Natural gas in Australia is still a relatively abundant resource and produces energy for Australians in a cheaper and less intensive way than coal.
Like coal, it’s a fossil fuel created over millions of years through the natural compression of organic compounds. While coal is solid, natural gas is the gaseous remains of ancient plant and animal matter, consisting mainly of methane. Pockets of this fuel can be located and retrieved deep below the surface of the earth, giving us a readily available source of power that currently makes up more than a fifth of the world’s energy consumption.
Because of the time required for nature to create natural gas, it is a finite and non-renewable source of energy, but it still has advantages over coal and oil. Importantly – gas generators produce less carbon dioxide and therefore have a smaller impact on climate change. It’s also relatively inexpensive to source, contain and deliver to the consumer.
Coal seam gas (CSG) is a term that most of us have become only recently familiar with. This kind of gas differs from natural gas in the way that it formed and deposited in the earth. Because it forms directly adjacent to coal deposits, it must be separated and removed in a very particular way.
Queensland is the largest Australian consumer of coal seam gas, comprising nearly three quarters of the state’s gas consumption, but as a nation, our use is still much lower than that of natural gas. Despite concerns over the safety of the extraction process and the possibility of ground contamination, CSG continues to gain traction in the energy market and, unless legislative limitations are implemented, we can expect it will form an even higher proportion of Australia’s energy consumption in years to come.
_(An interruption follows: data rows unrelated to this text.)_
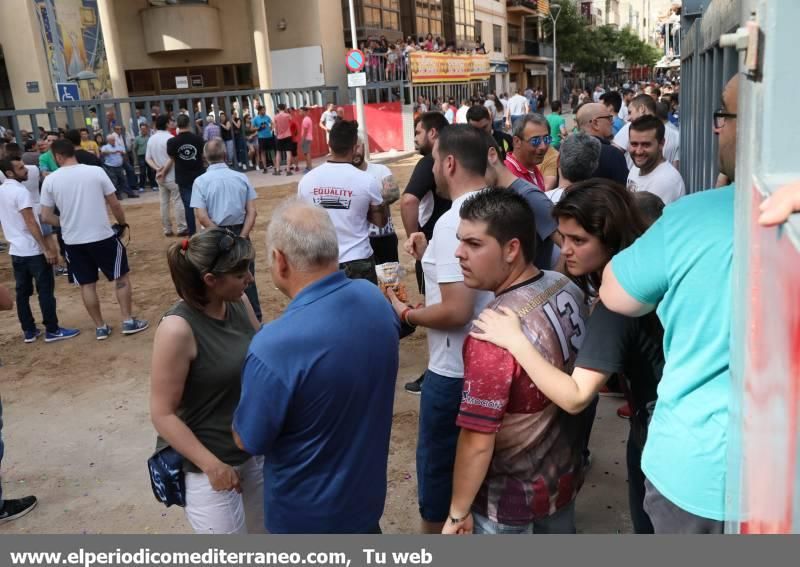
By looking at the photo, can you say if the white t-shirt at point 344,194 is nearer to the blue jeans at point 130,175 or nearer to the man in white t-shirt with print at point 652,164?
the man in white t-shirt with print at point 652,164

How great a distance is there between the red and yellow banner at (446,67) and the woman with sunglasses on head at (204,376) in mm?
22783

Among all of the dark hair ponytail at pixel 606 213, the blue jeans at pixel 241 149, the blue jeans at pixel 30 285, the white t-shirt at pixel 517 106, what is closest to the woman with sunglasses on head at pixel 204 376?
the dark hair ponytail at pixel 606 213

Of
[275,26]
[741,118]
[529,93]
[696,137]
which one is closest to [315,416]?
[741,118]

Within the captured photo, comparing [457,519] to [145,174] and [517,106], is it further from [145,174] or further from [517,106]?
[517,106]

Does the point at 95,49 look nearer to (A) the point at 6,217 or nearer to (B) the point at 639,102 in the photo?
(A) the point at 6,217

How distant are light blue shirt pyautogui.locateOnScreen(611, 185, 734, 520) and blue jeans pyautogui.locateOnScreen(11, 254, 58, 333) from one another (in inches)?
241

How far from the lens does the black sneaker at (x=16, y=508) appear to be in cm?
364

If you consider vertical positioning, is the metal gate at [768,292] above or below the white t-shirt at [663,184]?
above

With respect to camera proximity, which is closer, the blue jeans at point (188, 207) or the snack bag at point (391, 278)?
the snack bag at point (391, 278)

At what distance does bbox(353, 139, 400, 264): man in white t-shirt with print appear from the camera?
4828mm

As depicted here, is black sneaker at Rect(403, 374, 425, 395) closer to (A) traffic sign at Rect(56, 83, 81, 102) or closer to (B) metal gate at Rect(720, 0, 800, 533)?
(B) metal gate at Rect(720, 0, 800, 533)

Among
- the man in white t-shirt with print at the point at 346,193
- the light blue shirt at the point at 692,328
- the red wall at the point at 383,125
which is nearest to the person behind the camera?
the light blue shirt at the point at 692,328

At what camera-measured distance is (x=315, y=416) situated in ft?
6.48

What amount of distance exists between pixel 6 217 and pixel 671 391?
20.6 feet
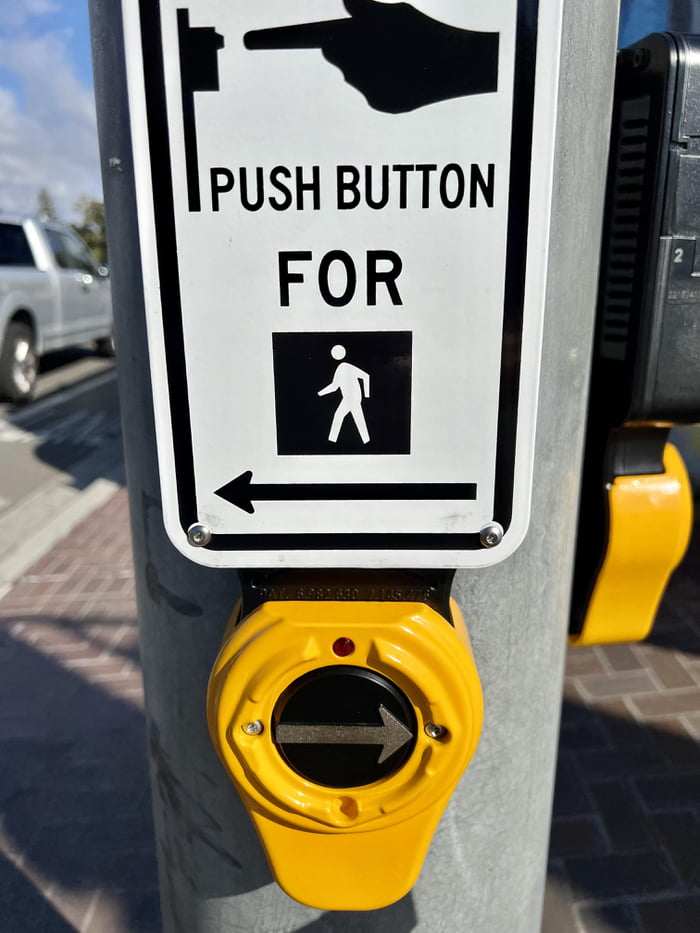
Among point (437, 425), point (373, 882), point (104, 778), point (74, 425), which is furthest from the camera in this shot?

Coal Seam Gas is relatively inexpensive, and during its production, creates water as a by-product. CSG is currently one of the cleanest fossil fuels; however, the production of the gas isn’t without its flaws, as carbon dioxide is released into the atmosphere.
While CSG is relatively inexpensive, it’s not a sustainable product long-term as it relies on the discovery of coal to maintain production. Not only that, but the water by-product is not fit for human consumption, and in some parts of the world, has undergone scrutiny and criticism for the potential toxicity of the water.